**Task requirements:**
Copy out every one of the following lines word for word.

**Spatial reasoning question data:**
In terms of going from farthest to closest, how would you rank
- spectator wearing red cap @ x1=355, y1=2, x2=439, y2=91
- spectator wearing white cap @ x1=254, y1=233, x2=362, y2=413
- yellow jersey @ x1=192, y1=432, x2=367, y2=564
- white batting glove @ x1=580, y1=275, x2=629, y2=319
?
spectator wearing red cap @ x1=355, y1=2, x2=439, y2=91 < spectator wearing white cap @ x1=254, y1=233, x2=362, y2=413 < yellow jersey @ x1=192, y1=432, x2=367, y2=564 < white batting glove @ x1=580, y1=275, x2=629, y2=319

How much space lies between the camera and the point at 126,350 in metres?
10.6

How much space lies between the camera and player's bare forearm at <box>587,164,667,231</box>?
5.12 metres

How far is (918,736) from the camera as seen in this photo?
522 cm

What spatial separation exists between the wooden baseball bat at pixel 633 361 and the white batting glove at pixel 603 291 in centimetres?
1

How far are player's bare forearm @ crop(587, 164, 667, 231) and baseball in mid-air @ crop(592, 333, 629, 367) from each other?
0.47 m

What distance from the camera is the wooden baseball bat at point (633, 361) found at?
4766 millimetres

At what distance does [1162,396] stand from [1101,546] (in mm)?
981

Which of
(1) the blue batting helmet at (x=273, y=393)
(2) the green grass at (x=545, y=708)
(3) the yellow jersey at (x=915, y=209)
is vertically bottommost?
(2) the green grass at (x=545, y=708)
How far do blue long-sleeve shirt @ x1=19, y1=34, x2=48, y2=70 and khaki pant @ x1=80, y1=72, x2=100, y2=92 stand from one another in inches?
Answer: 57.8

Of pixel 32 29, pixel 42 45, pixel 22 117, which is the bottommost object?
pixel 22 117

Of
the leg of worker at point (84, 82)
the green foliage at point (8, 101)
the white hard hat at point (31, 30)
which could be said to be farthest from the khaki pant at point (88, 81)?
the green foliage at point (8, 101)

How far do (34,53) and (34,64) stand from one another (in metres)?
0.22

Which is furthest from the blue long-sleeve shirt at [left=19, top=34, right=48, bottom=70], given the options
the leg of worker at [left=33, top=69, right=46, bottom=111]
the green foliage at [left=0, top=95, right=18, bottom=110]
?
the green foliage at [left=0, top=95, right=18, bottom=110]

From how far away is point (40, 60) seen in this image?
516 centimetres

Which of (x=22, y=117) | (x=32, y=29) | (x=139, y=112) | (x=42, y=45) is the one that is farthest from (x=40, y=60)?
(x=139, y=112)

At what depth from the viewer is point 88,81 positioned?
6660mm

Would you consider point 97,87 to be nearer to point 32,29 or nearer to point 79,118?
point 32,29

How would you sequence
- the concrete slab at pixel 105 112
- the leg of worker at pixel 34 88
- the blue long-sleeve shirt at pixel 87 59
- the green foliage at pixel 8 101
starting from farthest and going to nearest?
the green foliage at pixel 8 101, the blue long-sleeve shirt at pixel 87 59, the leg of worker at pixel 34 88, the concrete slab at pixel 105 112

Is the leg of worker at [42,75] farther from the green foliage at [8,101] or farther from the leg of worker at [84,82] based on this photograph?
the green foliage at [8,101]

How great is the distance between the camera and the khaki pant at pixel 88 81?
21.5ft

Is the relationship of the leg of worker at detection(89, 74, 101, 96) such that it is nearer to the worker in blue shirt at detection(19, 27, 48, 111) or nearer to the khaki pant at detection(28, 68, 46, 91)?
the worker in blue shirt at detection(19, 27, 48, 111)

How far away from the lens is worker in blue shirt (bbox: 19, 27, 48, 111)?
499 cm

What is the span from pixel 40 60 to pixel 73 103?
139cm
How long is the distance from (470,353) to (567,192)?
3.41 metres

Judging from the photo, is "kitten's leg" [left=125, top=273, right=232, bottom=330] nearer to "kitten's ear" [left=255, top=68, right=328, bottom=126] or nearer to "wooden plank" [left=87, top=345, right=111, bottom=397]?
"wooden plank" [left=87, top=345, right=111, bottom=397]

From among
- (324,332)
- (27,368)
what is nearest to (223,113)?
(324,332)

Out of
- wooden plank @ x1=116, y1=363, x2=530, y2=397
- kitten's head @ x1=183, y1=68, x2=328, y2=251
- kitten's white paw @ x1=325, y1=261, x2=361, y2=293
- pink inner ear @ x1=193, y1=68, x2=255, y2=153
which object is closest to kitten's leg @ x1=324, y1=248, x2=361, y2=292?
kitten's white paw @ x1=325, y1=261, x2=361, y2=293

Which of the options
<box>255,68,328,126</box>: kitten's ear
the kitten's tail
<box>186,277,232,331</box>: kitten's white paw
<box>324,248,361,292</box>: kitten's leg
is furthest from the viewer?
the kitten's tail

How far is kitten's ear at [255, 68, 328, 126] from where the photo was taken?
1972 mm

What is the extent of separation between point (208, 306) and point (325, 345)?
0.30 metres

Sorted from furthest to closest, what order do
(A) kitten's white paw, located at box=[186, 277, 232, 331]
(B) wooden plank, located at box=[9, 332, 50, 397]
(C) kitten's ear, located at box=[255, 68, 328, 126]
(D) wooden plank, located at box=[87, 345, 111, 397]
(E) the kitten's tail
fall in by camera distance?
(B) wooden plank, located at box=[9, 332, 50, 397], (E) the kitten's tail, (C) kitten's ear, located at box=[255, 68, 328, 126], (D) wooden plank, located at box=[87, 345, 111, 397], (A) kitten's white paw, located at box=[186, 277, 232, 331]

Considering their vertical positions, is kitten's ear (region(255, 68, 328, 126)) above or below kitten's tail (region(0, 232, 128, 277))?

**The answer:**
In terms of going from farthest to closest, how would you rank
- spectator wearing red cap @ x1=355, y1=2, x2=439, y2=91
- spectator wearing white cap @ x1=254, y1=233, x2=362, y2=413
- yellow jersey @ x1=192, y1=432, x2=367, y2=564
- white batting glove @ x1=580, y1=275, x2=629, y2=319
?
spectator wearing red cap @ x1=355, y1=2, x2=439, y2=91 < spectator wearing white cap @ x1=254, y1=233, x2=362, y2=413 < yellow jersey @ x1=192, y1=432, x2=367, y2=564 < white batting glove @ x1=580, y1=275, x2=629, y2=319

How much space lies between the camera and the point at 126,350 in metres?
10.6

How much space lies between the camera and player's bare forearm at <box>587,164,667,231</box>?
5.12 metres

How far is (918,736) from the camera as seen in this photo?
522 cm

What spatial separation exists between the wooden baseball bat at pixel 633 361 and the white batting glove at pixel 603 291 in centimetres?
1

How far are player's bare forearm @ crop(587, 164, 667, 231) and baseball in mid-air @ crop(592, 333, 629, 367) from each other?
0.47 m

What distance from the camera is the wooden baseball bat at point (633, 361) found at?
4766 millimetres

At what distance does [1162,396] stand from [1101,546] (in mm)?
981

Which of
(1) the blue batting helmet at (x=273, y=393)
(2) the green grass at (x=545, y=708)
(3) the yellow jersey at (x=915, y=209)
is vertically bottommost?
(2) the green grass at (x=545, y=708)
How far do blue long-sleeve shirt @ x1=19, y1=34, x2=48, y2=70 and khaki pant @ x1=80, y1=72, x2=100, y2=92 stand from one another in inches?
Answer: 57.8

Of pixel 32 29, pixel 42 45, pixel 22 117, which is the bottommost object?
pixel 22 117

Of
the leg of worker at point (84, 82)
the green foliage at point (8, 101)
the white hard hat at point (31, 30)
which could be said to be farthest from the khaki pant at point (88, 81)?
the green foliage at point (8, 101)

How far do (34,53) and (34,64) stand from one another (in metres)?
0.22

Which is furthest from the blue long-sleeve shirt at [left=19, top=34, right=48, bottom=70], given the options
the leg of worker at [left=33, top=69, right=46, bottom=111]
the green foliage at [left=0, top=95, right=18, bottom=110]
?
the green foliage at [left=0, top=95, right=18, bottom=110]

From how far away is point (40, 60) seen in this image?
516 centimetres

Which of (x=22, y=117) | (x=32, y=29) | (x=139, y=112) | (x=42, y=45) is the one that is farthest from (x=40, y=60)?
(x=139, y=112)

At what depth from the viewer is point 88,81 positioned?
6660mm

Would you consider point 97,87 to be nearer to point 32,29 or nearer to point 79,118?
point 32,29

How would you sequence
- the concrete slab at pixel 105 112
- the leg of worker at pixel 34 88
- the blue long-sleeve shirt at pixel 87 59
- the green foliage at pixel 8 101
starting from farthest and going to nearest?
the green foliage at pixel 8 101, the blue long-sleeve shirt at pixel 87 59, the leg of worker at pixel 34 88, the concrete slab at pixel 105 112

Is the leg of worker at [42,75] farther from the green foliage at [8,101] or farther from the leg of worker at [84,82] based on this photograph?
the green foliage at [8,101]

How great is the distance between the camera and the khaki pant at pixel 88 81?
21.5ft

Is the relationship of the leg of worker at detection(89, 74, 101, 96) such that it is nearer to the worker in blue shirt at detection(19, 27, 48, 111) or nearer to the khaki pant at detection(28, 68, 46, 91)?
the worker in blue shirt at detection(19, 27, 48, 111)

How far away from the lens is worker in blue shirt (bbox: 19, 27, 48, 111)?
499 cm

What is the span from pixel 40 60 to pixel 73 103?
139cm
How long is the distance from (470,353) to (567,192)?
3.41 metres

Judging from the photo, is "kitten's leg" [left=125, top=273, right=232, bottom=330] nearer to "kitten's ear" [left=255, top=68, right=328, bottom=126] or nearer to "wooden plank" [left=87, top=345, right=111, bottom=397]?
"wooden plank" [left=87, top=345, right=111, bottom=397]

From among
- (324,332)
- (27,368)
what is nearest to (223,113)?
(324,332)

Out of
- wooden plank @ x1=116, y1=363, x2=530, y2=397
- kitten's head @ x1=183, y1=68, x2=328, y2=251
- kitten's white paw @ x1=325, y1=261, x2=361, y2=293
- pink inner ear @ x1=193, y1=68, x2=255, y2=153
which object is closest to kitten's leg @ x1=324, y1=248, x2=361, y2=292?
kitten's white paw @ x1=325, y1=261, x2=361, y2=293

Which of the options
<box>255,68,328,126</box>: kitten's ear
the kitten's tail
<box>186,277,232,331</box>: kitten's white paw
<box>324,248,361,292</box>: kitten's leg
is furthest from the viewer?
the kitten's tail

How far is kitten's ear at [255, 68, 328, 126] from where the photo was taken?
1972 mm

What is the extent of separation between point (208, 306) and point (325, 345)?
0.30 metres

Sorted from furthest to closest, what order do
(A) kitten's white paw, located at box=[186, 277, 232, 331]
(B) wooden plank, located at box=[9, 332, 50, 397]
(C) kitten's ear, located at box=[255, 68, 328, 126]
(D) wooden plank, located at box=[87, 345, 111, 397]
(E) the kitten's tail
fall in by camera distance?
(B) wooden plank, located at box=[9, 332, 50, 397], (E) the kitten's tail, (C) kitten's ear, located at box=[255, 68, 328, 126], (D) wooden plank, located at box=[87, 345, 111, 397], (A) kitten's white paw, located at box=[186, 277, 232, 331]

Considering their vertical positions, is kitten's ear (region(255, 68, 328, 126)) above or below kitten's tail (region(0, 232, 128, 277))?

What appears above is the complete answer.